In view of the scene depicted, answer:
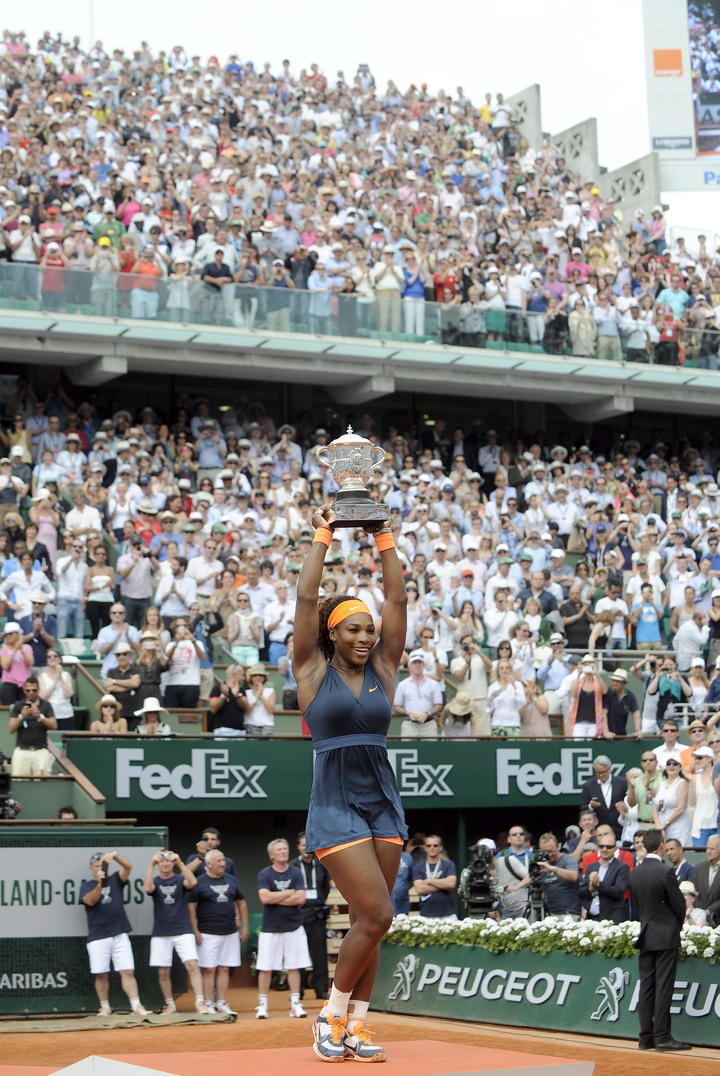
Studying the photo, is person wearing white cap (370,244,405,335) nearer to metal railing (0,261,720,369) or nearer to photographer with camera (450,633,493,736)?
metal railing (0,261,720,369)

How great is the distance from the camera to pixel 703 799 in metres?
15.5

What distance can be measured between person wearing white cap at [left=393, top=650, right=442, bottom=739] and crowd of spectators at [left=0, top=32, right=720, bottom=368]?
26.8ft

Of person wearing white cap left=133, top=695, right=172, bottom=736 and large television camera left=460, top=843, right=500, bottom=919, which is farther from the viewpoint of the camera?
person wearing white cap left=133, top=695, right=172, bottom=736

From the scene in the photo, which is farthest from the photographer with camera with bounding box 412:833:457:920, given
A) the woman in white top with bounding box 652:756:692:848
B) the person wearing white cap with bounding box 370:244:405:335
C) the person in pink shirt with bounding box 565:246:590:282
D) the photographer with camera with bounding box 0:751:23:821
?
the person in pink shirt with bounding box 565:246:590:282

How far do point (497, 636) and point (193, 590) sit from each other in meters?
3.61

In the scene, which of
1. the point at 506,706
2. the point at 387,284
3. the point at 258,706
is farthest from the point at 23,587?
the point at 387,284

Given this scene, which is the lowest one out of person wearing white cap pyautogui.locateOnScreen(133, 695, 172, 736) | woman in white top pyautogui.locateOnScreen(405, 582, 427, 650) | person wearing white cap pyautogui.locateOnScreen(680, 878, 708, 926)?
person wearing white cap pyautogui.locateOnScreen(680, 878, 708, 926)

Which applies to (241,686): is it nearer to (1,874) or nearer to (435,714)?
(435,714)

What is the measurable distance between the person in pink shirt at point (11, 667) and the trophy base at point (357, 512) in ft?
33.5

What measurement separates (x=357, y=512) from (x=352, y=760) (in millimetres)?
994

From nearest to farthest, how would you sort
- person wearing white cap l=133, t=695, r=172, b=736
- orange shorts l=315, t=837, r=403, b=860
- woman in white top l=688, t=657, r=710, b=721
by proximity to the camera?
orange shorts l=315, t=837, r=403, b=860, person wearing white cap l=133, t=695, r=172, b=736, woman in white top l=688, t=657, r=710, b=721

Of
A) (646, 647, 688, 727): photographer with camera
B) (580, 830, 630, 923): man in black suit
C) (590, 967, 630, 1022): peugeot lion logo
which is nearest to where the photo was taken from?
(590, 967, 630, 1022): peugeot lion logo

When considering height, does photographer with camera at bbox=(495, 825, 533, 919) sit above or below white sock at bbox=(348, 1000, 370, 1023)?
below

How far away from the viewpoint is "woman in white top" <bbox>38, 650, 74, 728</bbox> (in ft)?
54.1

────────────────────

▸ **Exercise task**:
Copy every entry above word for word, leaving out the pictures.

▸ **In response**:
In view of the scene depicted, answer:
Studying the photo, is person wearing white cap (370,244,405,335) nearer to metal railing (0,261,720,369) or nearer to photographer with camera (450,633,493,736)?
metal railing (0,261,720,369)

How great is the distance from the camera to pixel 703 799 in metres?
15.5

What distance can be measured between person wearing white cap at [left=393, top=650, right=442, bottom=739] and crowd of spectators at [left=0, top=32, right=720, bottom=368]?
26.8ft

Of person wearing white cap left=133, top=695, right=172, bottom=736 and large television camera left=460, top=843, right=500, bottom=919, which is farther from the viewpoint of the camera?
person wearing white cap left=133, top=695, right=172, bottom=736

From the scene in the photo, which is farthest from the photographer with camera with bounding box 412:833:457:920, given
A) the woman in white top with bounding box 652:756:692:848
B) the person wearing white cap with bounding box 370:244:405:335
C) the person in pink shirt with bounding box 565:246:590:282
D) the photographer with camera with bounding box 0:751:23:821
?
the person in pink shirt with bounding box 565:246:590:282

How far do point (497, 636) and point (193, 590) sit from each other in meters?
3.61

In the scene, which of
1. the point at 506,706
2. the point at 387,284
3. the point at 258,706
is farthest from the point at 23,587?
the point at 387,284

Given this scene, which is the lowest one out of person wearing white cap pyautogui.locateOnScreen(133, 695, 172, 736) | woman in white top pyautogui.locateOnScreen(405, 582, 427, 650) | person wearing white cap pyautogui.locateOnScreen(680, 878, 708, 926)?
person wearing white cap pyautogui.locateOnScreen(680, 878, 708, 926)

Which applies to (241,686): is it nearer to (1,874) or nearer to (435,714)?
(435,714)

What is the measurable distance between the person in pink shirt at point (11, 667) and the trophy base at point (357, 512) in ft?
33.5

What measurement separates (x=357, y=512) from (x=352, y=760) (in millimetres)?
994

From nearest to farthest, how would you sort
- person wearing white cap l=133, t=695, r=172, b=736
- orange shorts l=315, t=837, r=403, b=860
- woman in white top l=688, t=657, r=710, b=721
by proximity to the camera?
orange shorts l=315, t=837, r=403, b=860, person wearing white cap l=133, t=695, r=172, b=736, woman in white top l=688, t=657, r=710, b=721

Of
A) (646, 647, 688, 727): photographer with camera
B) (580, 830, 630, 923): man in black suit
C) (590, 967, 630, 1022): peugeot lion logo
which is nearest to where the photo was taken from?
(590, 967, 630, 1022): peugeot lion logo

When considering height, does photographer with camera at bbox=(495, 825, 533, 919) sit above or below white sock at bbox=(348, 1000, 370, 1023)?
below

How far away from the viewpoint is "woman in white top" <bbox>38, 650, 74, 728</bbox> (in ft)?
54.1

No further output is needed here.